Cabinet approves NIS 1.45 billion budget increase for disabled
Additional aspects of long-sought agreement to be hammered out in budget negotiations next month

The government gave initial approval to a plan to increase the budget for disabled Israelis’ benefits by NIS 1.45 billion ($416 million) on Sunday, in an attempt to reach an agreement with disabled activists who have been holding traffic-halting demonstrations throughout 2017.
The proposed budget increase is set to go into effect beginning in 2018, but requires approval from the Knesset before it can be fully implemented. Disabled activists have given the government until December 31 to pass the bill, threatening to bring back their highway-blocking protests if it does not.
The proposal, which was put forward by Prime Minister Benjamin Netanyahu, Finance Minister Moshe Kahlon and Welfare Minister Haim Katz, will also include an additional NIS 50 million ($14.3 million) specifically for blind Israelis.
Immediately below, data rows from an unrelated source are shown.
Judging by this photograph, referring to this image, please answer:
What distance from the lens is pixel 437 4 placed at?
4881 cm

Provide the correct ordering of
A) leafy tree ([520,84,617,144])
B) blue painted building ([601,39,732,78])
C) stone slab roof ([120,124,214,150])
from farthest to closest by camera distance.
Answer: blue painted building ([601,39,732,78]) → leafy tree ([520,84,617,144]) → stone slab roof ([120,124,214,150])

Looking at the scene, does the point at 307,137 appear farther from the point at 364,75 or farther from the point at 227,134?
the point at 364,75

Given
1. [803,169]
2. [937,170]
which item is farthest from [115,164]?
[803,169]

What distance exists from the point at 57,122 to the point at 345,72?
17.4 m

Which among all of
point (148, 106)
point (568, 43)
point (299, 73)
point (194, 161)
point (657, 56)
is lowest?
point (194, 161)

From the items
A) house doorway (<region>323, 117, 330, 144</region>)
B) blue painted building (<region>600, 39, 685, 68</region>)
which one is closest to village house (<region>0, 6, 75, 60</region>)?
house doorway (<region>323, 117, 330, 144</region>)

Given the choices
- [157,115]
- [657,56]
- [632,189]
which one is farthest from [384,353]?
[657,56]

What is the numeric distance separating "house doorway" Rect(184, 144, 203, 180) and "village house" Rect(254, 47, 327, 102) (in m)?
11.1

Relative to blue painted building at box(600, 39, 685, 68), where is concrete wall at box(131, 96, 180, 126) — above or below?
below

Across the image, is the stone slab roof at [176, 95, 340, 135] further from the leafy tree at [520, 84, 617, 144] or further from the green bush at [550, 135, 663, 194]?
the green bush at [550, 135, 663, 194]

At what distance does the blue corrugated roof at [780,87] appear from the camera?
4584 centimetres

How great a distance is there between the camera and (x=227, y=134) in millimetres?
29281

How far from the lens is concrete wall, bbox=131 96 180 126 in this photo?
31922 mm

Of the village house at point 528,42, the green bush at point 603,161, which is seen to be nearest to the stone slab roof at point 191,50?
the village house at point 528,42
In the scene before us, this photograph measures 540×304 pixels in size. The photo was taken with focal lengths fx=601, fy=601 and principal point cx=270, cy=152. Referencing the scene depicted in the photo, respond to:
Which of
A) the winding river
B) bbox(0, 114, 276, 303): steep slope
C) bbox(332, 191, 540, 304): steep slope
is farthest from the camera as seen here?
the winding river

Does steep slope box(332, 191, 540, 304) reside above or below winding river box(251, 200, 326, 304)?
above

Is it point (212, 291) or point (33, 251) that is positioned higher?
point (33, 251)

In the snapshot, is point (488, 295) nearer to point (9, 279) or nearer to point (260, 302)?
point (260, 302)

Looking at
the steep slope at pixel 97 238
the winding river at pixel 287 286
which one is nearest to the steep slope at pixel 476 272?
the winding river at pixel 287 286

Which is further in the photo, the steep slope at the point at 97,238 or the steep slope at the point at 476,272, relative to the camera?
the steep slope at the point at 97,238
“Today, the cabinet will approve the start of the implementation of the agreement with the handicapped,” Netanyahu said ahead of the vote. “This is very good news.”
With the approval of the cabinet, the proposal is slated to move to the Knesset. A first vote on the agreement, which was struck with groups representing disabled Israelis, was initially scheduled for Monday, but it was later pushed back to later in the week.
Wheelchair-bound Yesh Atid MK Karine Elharrar skewered the government for putting off the vote.
“The hearing that was supposed to happen tomorrow regarding the disabled has been put off because of a fight for credit, because the ministers are only focused on themselves, on their headlines, on who gets all the honor, who gets more publicity,” said Elharrar.
The rest of the deal, which is said to include billions more in funding for disabled Israelis, will be part of the upcoming discussions on the 2019 budget.
“[Sunday’s vote] will be followed up in our January 11 vote on the budget. I think that this is very major progress and is, in effect, a change that hasn’t been seen for decades, which constitutes genuine consideration for a needy population,” Netanyahu said at the cabinet meeting on Sunday.
Groups representing disabled Israelis largely praised the progress on the issue, but some took issue with some aspects of the agreement, namely that tens of thousands of disabled elderly Israelis were being included in it, which threatened to lessen the amount of funding per person.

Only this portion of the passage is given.